Laura Muir: Determination key for Scotland’s middle-distance star

The Olympic 1500m silver medallist is representing Scotland at the Commonwealth Games, where she will be hoping to add to the bronze medal she won at July’s World Athletics Championships in Oregon. 

By Sean McAlister
Picture by 2022 Getty Images

Some races can get you into murky waters quickly.

Such was the case in the 1500m final at the World Athletics Championships where Laura Muir won bronze for Great Britain - her second major championship medal in less than a year after silver at Tokyo 2020.

The final had started at a phenomenal pace, with Gudaf Tsegay of Ethiopia sprinting from the start line to finish the first 200m in 29 seconds.

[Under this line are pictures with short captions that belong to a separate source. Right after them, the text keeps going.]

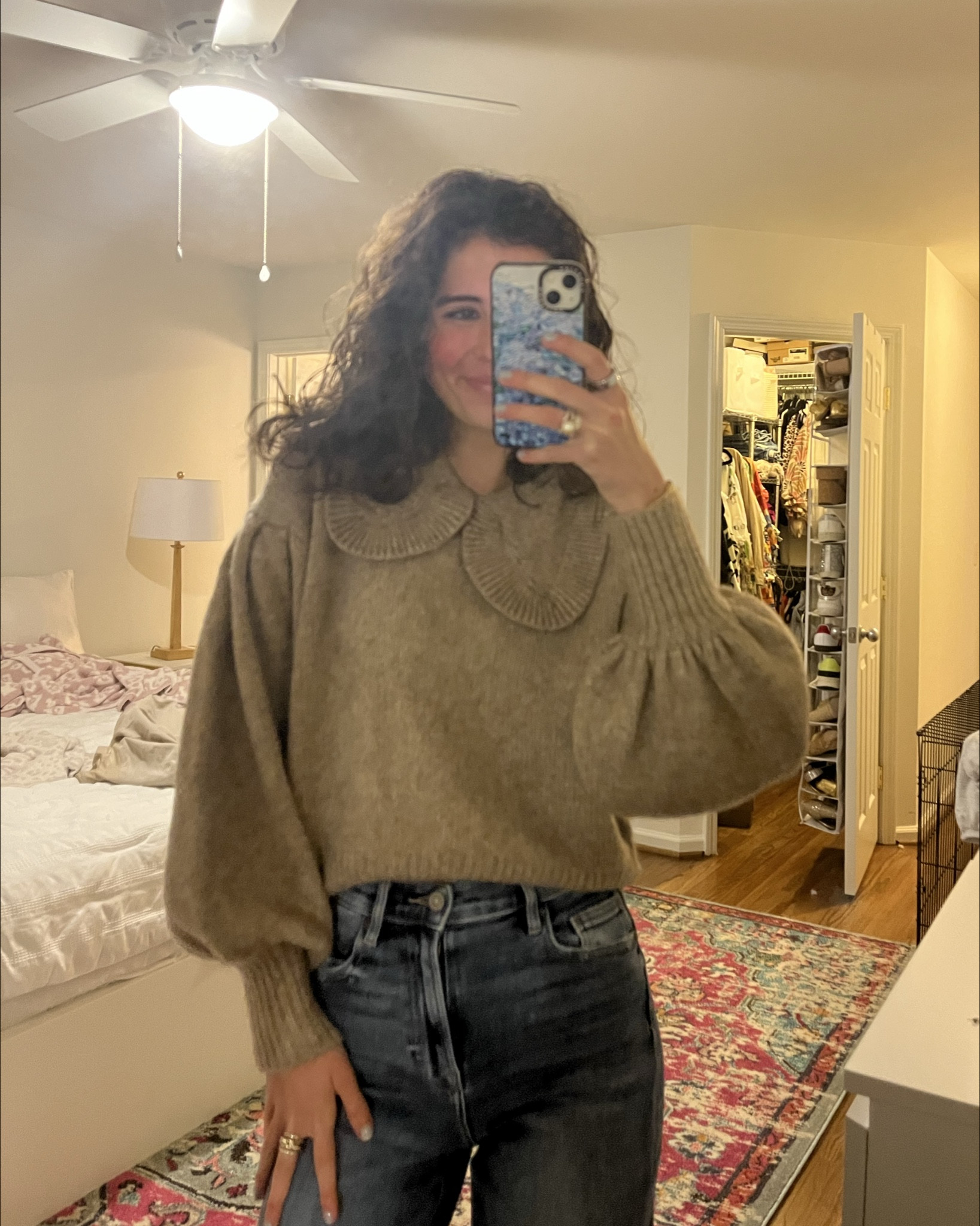 ASTR the label sweater - you can find it on poshmark!!

#LTKSeasonal #LTKStyleTip #LTKHoliday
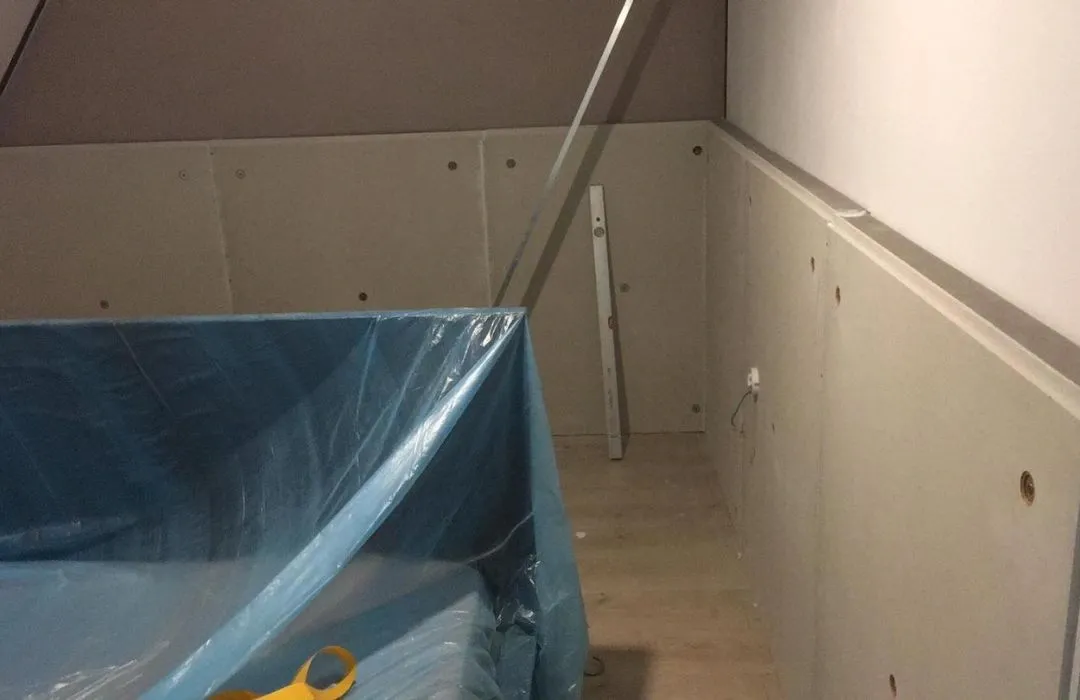 mute soundproofing panels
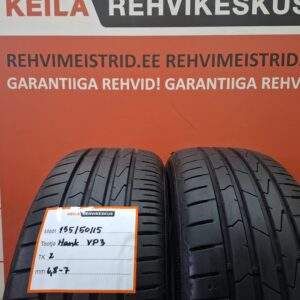 #195/50/15 Hankook Ventus Prime 3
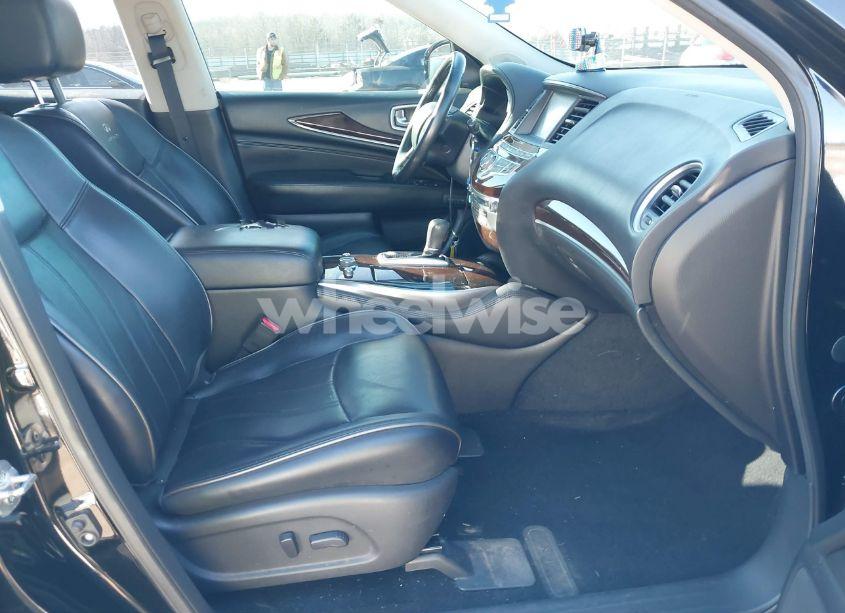 Photo 5 of 2014 Infiniti Qx60 (VIN 5N1AL0MN8EC533569)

By the end of the first 400m there were audible gasps from the crowd as the time of 55 seconds showed briefly on the stadium clock, before being corrected to 58.05.

Still, the pace had broken most of the field as only four contenders remained in contention for the medals after the first lap.

“I knew it was fast. I didn’t look at the clock at all. I quite often don’t look at the clock in a final because I just want to race it,” said Muir in an exclusive interview with Olympics.com the day after the final.

“So I’m quite glad I didn’t look at the clock because if I had seen the splits, I might have freaked myself out a little bit because it was really quick.

“I’ve never run that fast the first 400m of a 1500m.”

By the end of the race, Muir had crossed the line in 3:55.28, the second-fastest time of her life, and secured Britain its first medal of the championships.

A whirlwind season that’s still going strong

The last twelve months have been a huge success for Muir, but it hasn't all been plain sailing.

At Tokyo 2020, she won silver in a thrilling 1500m where she came second only to double Olympic and world championships gold medallist Faith Kipyegon of Kenya.

“I was so emotional after that final because that was my first global outdoor medal and for it to be an Olympic medal and for it to be silver, and I ran a British record, everything came together at the right time,” Muir said.

She followed it up with bronze at this year’s Worlds, however sandwiched in between had been an injury she describes as the most serious of her life, which left her entire year on the track in jeopardy.

“It is probably the most significant injury I've had so far in my running career,” said Muir.

“I had a stress response in the femur, so it wasn't a fracture, but it's a stage before a fracture. So we were lucky. We caught it early, but just where it was in the femur, it was the sort where I wasn't able to run for two months and I was on crutches for two weeks.”

Fortunately for Muir, the injury occurred in February, but it still left her out of running action for a full two months.

In a year that included the World Championships, the Commonwealths and the European Championships, the disruption was far from ideal.

“It was tough,” said Muir. “And there were times where I wasn't too sure at the start of the season how I was going to perform in these championships.

“And I thought, you know what, if I can make the final, I'll be really happy.

“And then when we got closer, I was like, No, no, I can be competitive now. I feel I can be not only competitive but win a medal.”

Flying the Scottish flag proudly in Birmingham

Unlike the World Championships or the Olympics where she ran for Britain, Muir is competing under the flag of Scotland at the Commonwealth Games in Birmingham.

She is part of a group of Scottish athletes that is now at the centre of a new golden era of British middle distance running, along with Olympic 1500m bronze medallist Josh Kerr, new World 1500m gold medallist Jake Wightman and British 5000m national record holder Eilish McColgan.

Muir puts the success of Scottish athletes down to having role models who can inspire you to achieve what they have accomplished and, in her case, even more.

“You just need to see one person doing it and say, well, why can't I do that?” she said.

And it is the self-belief that these role models instil in an athlete that allowed her to realise that you can go on and mix it with the greatest runners on the planet.

“I think it just takes one person to show you that you can do it, you can compete with and beat the best in the world.”